Życzmy więc – przede wszystkim pacjentom – dalszych sukcesów kierowanej przez Panią Profesor Kliniki.
Dziękuję za rozmowę.
INFORMACJE DODATKOWE
Klinika OHD w Krakowie uczestniczyła w realizacji pierwszego badania grupy SIOPEN (HR-NBL‑ 1/SIOPEN). Dzięki temu możliwe było w leczeniu HR-NBL zastosowanie immunoterapii z użyciem przeciwciał anty-GD2, dostępnych w latach 2014-2018 tylko w ramach tego badania klinicznego. Przed 2001 r. w HR-NBL uzyskiwano tylko ok. 10% wyleczeń. Po wprowadzeniu ujednoliconego skojarzonego protokołu odsetek ten wzrósł do 30%, a po wprowadzeniu immunoterapii wyleczalność zwiększyła się do ponad 60%.
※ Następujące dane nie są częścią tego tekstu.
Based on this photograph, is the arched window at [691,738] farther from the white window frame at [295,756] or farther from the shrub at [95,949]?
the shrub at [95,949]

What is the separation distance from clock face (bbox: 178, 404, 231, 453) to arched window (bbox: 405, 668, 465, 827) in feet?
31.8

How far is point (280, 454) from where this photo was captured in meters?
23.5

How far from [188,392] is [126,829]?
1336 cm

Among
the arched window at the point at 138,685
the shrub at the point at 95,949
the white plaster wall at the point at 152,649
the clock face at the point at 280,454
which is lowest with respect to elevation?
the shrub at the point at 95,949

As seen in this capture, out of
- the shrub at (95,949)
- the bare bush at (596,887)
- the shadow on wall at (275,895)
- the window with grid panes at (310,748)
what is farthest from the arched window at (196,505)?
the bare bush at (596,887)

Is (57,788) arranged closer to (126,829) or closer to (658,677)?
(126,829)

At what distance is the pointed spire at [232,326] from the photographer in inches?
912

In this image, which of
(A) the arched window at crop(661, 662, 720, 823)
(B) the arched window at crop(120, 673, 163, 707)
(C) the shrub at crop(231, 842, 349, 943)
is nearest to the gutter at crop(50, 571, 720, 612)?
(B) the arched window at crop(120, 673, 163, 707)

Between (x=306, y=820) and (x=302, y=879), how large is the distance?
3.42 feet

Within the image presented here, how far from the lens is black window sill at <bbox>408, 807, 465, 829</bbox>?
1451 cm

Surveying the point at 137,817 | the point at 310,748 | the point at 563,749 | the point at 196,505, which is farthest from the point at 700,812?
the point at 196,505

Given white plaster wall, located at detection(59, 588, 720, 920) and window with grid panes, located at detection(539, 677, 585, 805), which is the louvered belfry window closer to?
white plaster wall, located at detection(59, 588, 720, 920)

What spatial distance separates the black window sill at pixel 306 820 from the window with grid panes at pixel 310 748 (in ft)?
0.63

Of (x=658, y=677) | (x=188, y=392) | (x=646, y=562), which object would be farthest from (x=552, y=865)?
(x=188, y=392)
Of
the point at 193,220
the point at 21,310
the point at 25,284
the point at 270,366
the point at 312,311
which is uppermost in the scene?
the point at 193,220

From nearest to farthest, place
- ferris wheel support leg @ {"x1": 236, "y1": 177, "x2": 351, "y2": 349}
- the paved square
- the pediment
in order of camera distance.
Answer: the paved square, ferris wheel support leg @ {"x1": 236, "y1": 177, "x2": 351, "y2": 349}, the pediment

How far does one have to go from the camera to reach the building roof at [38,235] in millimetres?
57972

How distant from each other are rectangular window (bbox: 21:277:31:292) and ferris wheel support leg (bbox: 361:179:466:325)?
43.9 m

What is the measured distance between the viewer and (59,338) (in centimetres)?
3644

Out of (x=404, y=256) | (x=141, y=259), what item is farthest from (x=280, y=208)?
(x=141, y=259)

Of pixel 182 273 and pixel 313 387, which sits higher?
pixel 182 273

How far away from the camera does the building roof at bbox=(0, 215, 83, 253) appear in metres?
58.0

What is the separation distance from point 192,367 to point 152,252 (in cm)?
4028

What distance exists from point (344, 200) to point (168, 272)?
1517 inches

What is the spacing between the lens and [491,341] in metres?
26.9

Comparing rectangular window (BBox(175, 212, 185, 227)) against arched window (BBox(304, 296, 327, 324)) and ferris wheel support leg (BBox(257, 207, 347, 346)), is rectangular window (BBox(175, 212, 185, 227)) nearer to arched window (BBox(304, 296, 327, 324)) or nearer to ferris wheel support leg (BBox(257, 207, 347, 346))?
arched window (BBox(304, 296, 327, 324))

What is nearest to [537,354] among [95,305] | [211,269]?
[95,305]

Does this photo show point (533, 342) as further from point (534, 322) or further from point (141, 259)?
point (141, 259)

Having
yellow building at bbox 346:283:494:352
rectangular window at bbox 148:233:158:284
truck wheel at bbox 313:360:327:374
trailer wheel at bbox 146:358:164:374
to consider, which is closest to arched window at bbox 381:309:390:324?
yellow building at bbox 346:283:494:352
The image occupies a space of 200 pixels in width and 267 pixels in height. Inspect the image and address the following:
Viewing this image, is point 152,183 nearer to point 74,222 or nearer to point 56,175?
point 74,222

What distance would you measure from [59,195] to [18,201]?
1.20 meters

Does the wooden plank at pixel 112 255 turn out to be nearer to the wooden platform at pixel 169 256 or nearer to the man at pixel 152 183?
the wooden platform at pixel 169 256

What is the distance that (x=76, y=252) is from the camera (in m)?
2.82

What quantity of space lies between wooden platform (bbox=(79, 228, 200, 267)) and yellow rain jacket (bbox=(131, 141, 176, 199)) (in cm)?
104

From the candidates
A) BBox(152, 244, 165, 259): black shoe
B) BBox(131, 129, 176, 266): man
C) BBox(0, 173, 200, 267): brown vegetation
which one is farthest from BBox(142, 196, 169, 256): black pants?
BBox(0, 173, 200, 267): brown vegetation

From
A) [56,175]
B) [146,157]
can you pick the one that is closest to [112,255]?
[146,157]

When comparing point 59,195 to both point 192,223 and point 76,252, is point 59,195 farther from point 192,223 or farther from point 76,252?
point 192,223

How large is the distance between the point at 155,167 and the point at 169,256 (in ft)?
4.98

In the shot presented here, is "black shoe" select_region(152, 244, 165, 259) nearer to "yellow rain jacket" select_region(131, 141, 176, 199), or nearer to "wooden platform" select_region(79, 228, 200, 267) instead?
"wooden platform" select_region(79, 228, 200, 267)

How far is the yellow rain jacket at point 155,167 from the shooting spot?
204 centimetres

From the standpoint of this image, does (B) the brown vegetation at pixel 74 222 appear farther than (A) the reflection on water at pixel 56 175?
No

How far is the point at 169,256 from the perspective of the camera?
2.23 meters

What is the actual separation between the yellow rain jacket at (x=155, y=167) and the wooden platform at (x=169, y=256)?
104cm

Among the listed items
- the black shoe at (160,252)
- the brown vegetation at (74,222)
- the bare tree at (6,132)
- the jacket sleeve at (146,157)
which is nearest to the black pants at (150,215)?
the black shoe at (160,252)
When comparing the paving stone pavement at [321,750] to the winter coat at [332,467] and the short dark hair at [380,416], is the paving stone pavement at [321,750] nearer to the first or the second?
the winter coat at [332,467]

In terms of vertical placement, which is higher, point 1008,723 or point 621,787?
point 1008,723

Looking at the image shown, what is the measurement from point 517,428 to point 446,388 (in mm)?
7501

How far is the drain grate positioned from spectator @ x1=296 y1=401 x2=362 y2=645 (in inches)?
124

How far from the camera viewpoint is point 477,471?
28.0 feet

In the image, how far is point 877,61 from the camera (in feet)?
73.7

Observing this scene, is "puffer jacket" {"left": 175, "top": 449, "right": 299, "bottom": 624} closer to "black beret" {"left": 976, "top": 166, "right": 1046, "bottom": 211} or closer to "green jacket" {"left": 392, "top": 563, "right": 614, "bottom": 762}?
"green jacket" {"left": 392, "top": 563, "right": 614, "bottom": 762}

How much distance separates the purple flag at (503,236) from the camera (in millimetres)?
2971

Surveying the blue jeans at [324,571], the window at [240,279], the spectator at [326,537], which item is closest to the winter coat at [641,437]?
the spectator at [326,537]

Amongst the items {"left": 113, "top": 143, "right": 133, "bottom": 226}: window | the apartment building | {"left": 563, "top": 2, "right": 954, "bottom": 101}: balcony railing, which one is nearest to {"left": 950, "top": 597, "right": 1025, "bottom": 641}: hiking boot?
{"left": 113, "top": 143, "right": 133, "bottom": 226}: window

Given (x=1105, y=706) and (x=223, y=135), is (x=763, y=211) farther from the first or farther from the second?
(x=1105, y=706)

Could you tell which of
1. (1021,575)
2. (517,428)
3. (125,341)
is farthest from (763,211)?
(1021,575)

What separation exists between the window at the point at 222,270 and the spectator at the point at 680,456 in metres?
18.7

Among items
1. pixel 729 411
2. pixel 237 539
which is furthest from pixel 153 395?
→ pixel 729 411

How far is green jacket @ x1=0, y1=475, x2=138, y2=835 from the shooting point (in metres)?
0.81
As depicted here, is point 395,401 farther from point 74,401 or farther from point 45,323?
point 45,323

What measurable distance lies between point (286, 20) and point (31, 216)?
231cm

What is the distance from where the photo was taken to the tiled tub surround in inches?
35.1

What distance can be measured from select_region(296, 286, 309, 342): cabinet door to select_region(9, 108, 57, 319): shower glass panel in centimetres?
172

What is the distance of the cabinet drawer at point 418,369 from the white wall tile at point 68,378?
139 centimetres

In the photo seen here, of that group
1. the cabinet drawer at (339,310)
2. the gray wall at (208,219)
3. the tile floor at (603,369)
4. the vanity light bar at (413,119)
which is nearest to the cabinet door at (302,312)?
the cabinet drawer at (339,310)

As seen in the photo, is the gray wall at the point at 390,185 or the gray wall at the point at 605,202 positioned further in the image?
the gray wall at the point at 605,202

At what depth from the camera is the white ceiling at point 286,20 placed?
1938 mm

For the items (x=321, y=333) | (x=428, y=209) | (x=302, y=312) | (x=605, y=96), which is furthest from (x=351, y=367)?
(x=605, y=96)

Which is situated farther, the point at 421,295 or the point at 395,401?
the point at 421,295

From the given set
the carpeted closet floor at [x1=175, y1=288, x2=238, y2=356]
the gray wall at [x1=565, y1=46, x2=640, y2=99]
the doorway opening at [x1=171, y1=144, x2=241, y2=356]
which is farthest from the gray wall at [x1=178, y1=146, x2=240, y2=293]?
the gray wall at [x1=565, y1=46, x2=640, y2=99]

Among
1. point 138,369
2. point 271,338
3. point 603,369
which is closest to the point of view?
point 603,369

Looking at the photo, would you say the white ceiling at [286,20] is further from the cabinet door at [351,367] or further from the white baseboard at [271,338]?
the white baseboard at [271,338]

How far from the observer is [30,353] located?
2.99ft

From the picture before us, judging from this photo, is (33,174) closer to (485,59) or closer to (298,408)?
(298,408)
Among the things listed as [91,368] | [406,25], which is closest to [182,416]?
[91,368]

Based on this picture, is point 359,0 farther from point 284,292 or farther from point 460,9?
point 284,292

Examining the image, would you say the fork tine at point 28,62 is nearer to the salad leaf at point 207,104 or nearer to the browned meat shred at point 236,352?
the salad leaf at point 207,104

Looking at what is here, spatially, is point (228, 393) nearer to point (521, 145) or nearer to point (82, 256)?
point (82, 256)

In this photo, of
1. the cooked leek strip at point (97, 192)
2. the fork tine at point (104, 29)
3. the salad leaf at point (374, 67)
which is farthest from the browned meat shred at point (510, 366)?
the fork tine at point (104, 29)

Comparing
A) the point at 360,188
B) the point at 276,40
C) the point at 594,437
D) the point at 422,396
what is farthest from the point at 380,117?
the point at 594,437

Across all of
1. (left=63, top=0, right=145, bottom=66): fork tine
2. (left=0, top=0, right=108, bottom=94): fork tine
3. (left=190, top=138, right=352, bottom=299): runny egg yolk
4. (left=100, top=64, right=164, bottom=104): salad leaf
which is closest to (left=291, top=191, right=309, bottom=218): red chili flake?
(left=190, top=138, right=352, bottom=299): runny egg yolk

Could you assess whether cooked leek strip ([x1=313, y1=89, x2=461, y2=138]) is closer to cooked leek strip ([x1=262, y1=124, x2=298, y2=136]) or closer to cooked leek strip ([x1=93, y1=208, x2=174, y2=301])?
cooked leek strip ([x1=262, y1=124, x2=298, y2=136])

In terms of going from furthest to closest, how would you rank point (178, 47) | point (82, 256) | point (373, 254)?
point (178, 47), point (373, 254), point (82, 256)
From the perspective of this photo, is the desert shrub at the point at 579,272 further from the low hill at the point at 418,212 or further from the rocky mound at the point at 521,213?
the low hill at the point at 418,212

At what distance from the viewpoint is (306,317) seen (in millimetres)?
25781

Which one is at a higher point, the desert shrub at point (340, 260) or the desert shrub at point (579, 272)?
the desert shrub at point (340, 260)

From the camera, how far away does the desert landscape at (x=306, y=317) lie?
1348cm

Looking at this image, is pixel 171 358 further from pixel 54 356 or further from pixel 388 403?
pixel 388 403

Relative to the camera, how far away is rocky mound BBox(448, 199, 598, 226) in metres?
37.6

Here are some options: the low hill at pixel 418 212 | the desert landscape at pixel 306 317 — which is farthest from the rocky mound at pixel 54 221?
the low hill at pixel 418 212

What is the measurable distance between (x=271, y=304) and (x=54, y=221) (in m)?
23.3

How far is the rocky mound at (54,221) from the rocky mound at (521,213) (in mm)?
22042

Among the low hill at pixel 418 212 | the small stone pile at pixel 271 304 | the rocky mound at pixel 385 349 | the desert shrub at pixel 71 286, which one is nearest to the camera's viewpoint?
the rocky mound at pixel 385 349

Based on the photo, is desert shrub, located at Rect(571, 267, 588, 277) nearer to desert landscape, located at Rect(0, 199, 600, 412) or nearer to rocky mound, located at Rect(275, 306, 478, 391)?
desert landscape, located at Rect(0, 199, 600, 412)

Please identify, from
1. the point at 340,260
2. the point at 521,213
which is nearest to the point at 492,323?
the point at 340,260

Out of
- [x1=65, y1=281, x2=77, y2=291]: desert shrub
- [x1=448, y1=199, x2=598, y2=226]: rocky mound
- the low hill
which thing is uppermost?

Klinika OHD w Krakowie koordynuje programy badawcze dotyczące ostrej białaczki szpikowej, chłoniaka Hodgkina i neuroblastoma poprzez weryfikację ustalanego stopnia zaawansowania choroby, zakwalifikowanie do odpowiedniej grupy terapeutycznej celem wyboru odpowiedniego sposobu leczenia, a także analizy uzyskiwanych wyników leczenia i występujących powikłań terapii. Wyniki badań Kliniki zostały wykorzystane między innymi do wprowadzenia istotnych zmian w programach leczniczych chorób nowotworowych i doskonalenia leczenia wspomagającego, a przez wprowadzanie i realizację nowych programów leczenia Klinika ma swój udział w zwiększeniu wyleczalności chorób nowotworowych u dzieci w Polsce. Ponadto, w ramach realizacji programów badawczych, organizowane są konferencje naukowe, sesje weryfikacyjne i szkolenia specjalistyczne. Klinika jest zobowiązana do wprowadzania nowych protokołów leczniczych koordynowanych jednostek chorobowych. Obecnie są otwierane dwa nowe międzynarodowe niekomercyjne badania kliniczne dotyczące ostrej białaczki Szpikowej. Ponadto Klinika współpracuje z Zespołem Europejskim nad opracowaniem Trzeciego Międzynarodowego badania klasycznej postaci chłoniaka Hodgkina u dzieci i u młodzieży.